His business closed for the second time in a week, and he said he's losing thousands of dollars every day. But on Tuesday, he got out his boat, grabbed his fishing pole and caught a few fish along the flooded highway.
“I can’t work. I can’t make any money. I was supposed to go to lake of the Ozark, but why go there when I’m catching fish here?” Wrabec said.
Just next door to Wrabec, the owners of Fairmont Liquors got creative to survey the flood -- they got into a paddle boat to get to their business.
“We weren’t sure how big the flood waters were going to get. We knew we couldn’t get to it by foot,” Thelma Jordan said.
The flooding becoming all too familiar in the area. Business owners say they can count at least nine serious floods in four years.
They said nothing is being done to correct the issue, which they say is man-made.
“Twenty-seven years and we never flooded. The culvert broke. They were fighting over who would fix it.

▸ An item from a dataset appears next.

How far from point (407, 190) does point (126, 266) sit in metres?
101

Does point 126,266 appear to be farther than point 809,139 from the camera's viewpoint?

They filled it with gravel,” Jordan said.
“Nobody wants to help us. Independence, MoDOT and Sugar Creek. We are paying taxes, but nobody wants to help us. This happens every year,” Wrabec said.
Wrabec and Jordan said even though things are not in their favor, for now, they will continue to remain positive.
“We are in no win. Might as well catch some fish,” Wrabec said.
The business owners said they are preparing for another round of heavy rain. They expect to be closed for at least the next three days.
They said they are also working to organize more community meetings to discuss the recurring issue.